In the entries below, from the first line through the line with "Among the sofa", change "grey sweater sleeve" to "gray sweater cuff" and keep everything else the same. Return only those lines, without the pictures.

_INPUT_

──────────

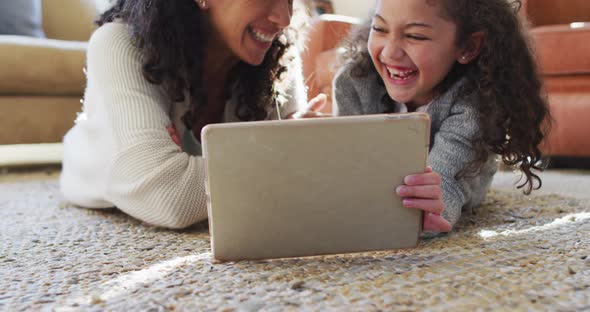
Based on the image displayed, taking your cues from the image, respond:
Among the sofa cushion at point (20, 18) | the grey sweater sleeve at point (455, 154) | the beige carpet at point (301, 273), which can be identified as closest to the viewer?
the beige carpet at point (301, 273)

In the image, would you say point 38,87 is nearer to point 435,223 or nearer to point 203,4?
point 203,4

──────────

_WORKED ANSWER_
Based on the image displayed, taking your cues from the image, respond:
Among the sofa cushion at point (20, 18) | the gray sweater cuff at point (455, 154) | the beige carpet at point (301, 273), which can be identified as closest to the viewer?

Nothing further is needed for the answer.